AIM OF THE TASK
Copy the listing below word for word, keeping every line as it appears.

DATA LINES
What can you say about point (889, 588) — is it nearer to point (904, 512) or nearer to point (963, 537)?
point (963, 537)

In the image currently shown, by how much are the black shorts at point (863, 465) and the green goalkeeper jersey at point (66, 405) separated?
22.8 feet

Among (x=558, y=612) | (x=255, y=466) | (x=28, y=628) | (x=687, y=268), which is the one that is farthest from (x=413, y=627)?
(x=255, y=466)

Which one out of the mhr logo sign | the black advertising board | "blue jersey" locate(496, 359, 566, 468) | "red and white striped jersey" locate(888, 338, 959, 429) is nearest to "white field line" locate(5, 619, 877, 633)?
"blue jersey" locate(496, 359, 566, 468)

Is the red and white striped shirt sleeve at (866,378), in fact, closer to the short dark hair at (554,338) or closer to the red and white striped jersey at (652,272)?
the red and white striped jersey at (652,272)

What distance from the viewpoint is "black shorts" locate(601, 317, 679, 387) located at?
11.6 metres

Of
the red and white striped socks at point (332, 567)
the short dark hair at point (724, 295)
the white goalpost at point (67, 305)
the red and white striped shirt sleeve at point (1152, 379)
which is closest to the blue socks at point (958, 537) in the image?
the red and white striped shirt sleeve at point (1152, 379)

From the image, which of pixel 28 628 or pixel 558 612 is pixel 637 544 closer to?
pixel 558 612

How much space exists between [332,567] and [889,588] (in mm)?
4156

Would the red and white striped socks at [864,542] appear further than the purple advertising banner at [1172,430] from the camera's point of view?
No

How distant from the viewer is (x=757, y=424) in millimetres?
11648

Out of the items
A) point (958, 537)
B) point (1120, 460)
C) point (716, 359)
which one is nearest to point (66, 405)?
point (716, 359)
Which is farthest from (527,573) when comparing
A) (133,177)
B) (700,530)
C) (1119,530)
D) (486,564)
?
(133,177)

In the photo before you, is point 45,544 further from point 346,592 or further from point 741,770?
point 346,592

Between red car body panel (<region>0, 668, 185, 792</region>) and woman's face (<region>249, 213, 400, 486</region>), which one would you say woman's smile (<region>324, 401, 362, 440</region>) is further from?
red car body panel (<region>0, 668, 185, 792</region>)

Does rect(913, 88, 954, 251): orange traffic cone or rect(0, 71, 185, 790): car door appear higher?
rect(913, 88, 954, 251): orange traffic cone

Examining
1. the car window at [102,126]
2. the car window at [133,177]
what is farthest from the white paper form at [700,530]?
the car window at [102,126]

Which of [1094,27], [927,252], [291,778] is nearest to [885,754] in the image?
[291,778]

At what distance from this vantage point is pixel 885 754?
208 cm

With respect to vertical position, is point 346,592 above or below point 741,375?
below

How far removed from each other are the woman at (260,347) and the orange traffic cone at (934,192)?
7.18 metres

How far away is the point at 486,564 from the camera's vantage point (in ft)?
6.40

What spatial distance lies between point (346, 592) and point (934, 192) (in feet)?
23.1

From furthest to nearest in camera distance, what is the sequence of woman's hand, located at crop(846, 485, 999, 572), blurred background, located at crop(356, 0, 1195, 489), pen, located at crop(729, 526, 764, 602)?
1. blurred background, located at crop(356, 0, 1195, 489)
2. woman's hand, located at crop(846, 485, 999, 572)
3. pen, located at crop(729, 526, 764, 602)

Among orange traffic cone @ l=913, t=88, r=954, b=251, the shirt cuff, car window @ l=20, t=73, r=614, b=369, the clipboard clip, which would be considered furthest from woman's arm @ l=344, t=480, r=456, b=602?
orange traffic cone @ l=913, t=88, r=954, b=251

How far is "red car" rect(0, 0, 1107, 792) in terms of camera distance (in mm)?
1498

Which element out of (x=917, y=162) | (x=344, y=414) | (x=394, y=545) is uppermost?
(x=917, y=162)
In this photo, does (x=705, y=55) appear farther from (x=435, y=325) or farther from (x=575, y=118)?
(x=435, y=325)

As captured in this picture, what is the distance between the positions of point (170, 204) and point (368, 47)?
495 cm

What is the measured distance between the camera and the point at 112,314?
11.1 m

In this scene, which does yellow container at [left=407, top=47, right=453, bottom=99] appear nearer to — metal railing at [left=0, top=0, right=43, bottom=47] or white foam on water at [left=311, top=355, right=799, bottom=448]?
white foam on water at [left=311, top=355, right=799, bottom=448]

THE RESULT
What can you say about point (889, 588) — is it nearer to point (904, 512) or nearer to point (963, 537)?
point (963, 537)

In the image currently shown, by how much are the black shorts at point (863, 465) and the green goalkeeper jersey at point (66, 405) separated?
22.8 feet

Among (x=558, y=612) | (x=255, y=466) | (x=28, y=628) | (x=687, y=268), which is the one that is farthest from (x=413, y=627)?
(x=255, y=466)

Which one out of the mhr logo sign | the black advertising board | "blue jersey" locate(496, 359, 566, 468) | "red and white striped jersey" locate(888, 338, 959, 429) is nearest to "white field line" locate(5, 619, 877, 633)?
"blue jersey" locate(496, 359, 566, 468)

Is the red and white striped shirt sleeve at (866,378), in fact, closer to the short dark hair at (554,338) or closer to the red and white striped jersey at (652,272)?
the red and white striped jersey at (652,272)

What distance from the viewpoint is "black shorts" locate(601, 317, 679, 387) located at?
11.6 metres

Of
the red and white striped socks at point (332, 567)
the short dark hair at point (724, 295)
the white goalpost at point (67, 305)
the red and white striped shirt sleeve at point (1152, 379)
which is closest to the blue socks at point (958, 537) in the image?
the red and white striped shirt sleeve at point (1152, 379)

From the image, which of pixel 28 628 or pixel 558 612 is pixel 637 544 closer to?
pixel 558 612

How much space exists between [332,567] and [889,588] (in mm)?
4156

Would the red and white striped socks at [864,542] appear further than the purple advertising banner at [1172,430] from the camera's point of view?
No

How distant from the viewer is (x=757, y=424) in millimetres?
11648

Out of the items
A) point (958, 537)
B) point (1120, 460)
C) point (716, 359)
which one is nearest to point (66, 405)?
point (716, 359)
Which is farthest from (527,573) when comparing
A) (133,177)
B) (700,530)
C) (1119,530)
D) (486,564)
?
(133,177)

In the photo before you, is point 45,544 further from point 346,592 or further from point 741,770?
point 346,592

Between red car body panel (<region>0, 668, 185, 792</region>) and woman's face (<region>249, 213, 400, 486</region>), which one would you say woman's smile (<region>324, 401, 362, 440</region>) is further from?
red car body panel (<region>0, 668, 185, 792</region>)

Does rect(913, 88, 954, 251): orange traffic cone or rect(0, 71, 185, 790): car door appear higher?
rect(913, 88, 954, 251): orange traffic cone

Examining
1. the car window at [102,126]
2. the car window at [133,177]
what is farthest from the white paper form at [700,530]?
the car window at [102,126]

Which of [1094,27], [927,252], [291,778] is nearest to [885,754] in the image?
[291,778]

At what distance from this vantage point is pixel 885 754?
208 cm

With respect to vertical position, is point 346,592 above or below point 741,375?
below

How far removed from each other are the woman at (260,347) and the orange traffic cone at (934,192)?
7.18 metres

How far away is the point at 486,564 from the camera's vantage point (in ft)?
6.40

What spatial distance lies between point (346, 592) and point (934, 192) (in feet)?
23.1

From furthest to nearest in camera distance, what is the sequence of woman's hand, located at crop(846, 485, 999, 572), blurred background, located at crop(356, 0, 1195, 489), pen, located at crop(729, 526, 764, 602)?
1. blurred background, located at crop(356, 0, 1195, 489)
2. woman's hand, located at crop(846, 485, 999, 572)
3. pen, located at crop(729, 526, 764, 602)

Among orange traffic cone @ l=913, t=88, r=954, b=251, the shirt cuff, car window @ l=20, t=73, r=614, b=369, the clipboard clip, which would be considered furthest from woman's arm @ l=344, t=480, r=456, b=602?
orange traffic cone @ l=913, t=88, r=954, b=251

How far is "red car" rect(0, 0, 1107, 792) in terms of camera distance (in mm)?
1498

Which element out of (x=917, y=162) | (x=344, y=414) | (x=394, y=545) is uppermost?
(x=917, y=162)
In this photo, does (x=705, y=55) appear farther from (x=435, y=325) or farther from (x=575, y=118)?
(x=435, y=325)

As captured in this picture, what is the distance between the positions of point (170, 204) and point (368, 47)?
495 cm

What is the measured distance between the camera and the point at 112,314?
11.1 m

In this scene, which does yellow container at [left=407, top=47, right=453, bottom=99] appear nearer to — metal railing at [left=0, top=0, right=43, bottom=47] or white foam on water at [left=311, top=355, right=799, bottom=448]?
white foam on water at [left=311, top=355, right=799, bottom=448]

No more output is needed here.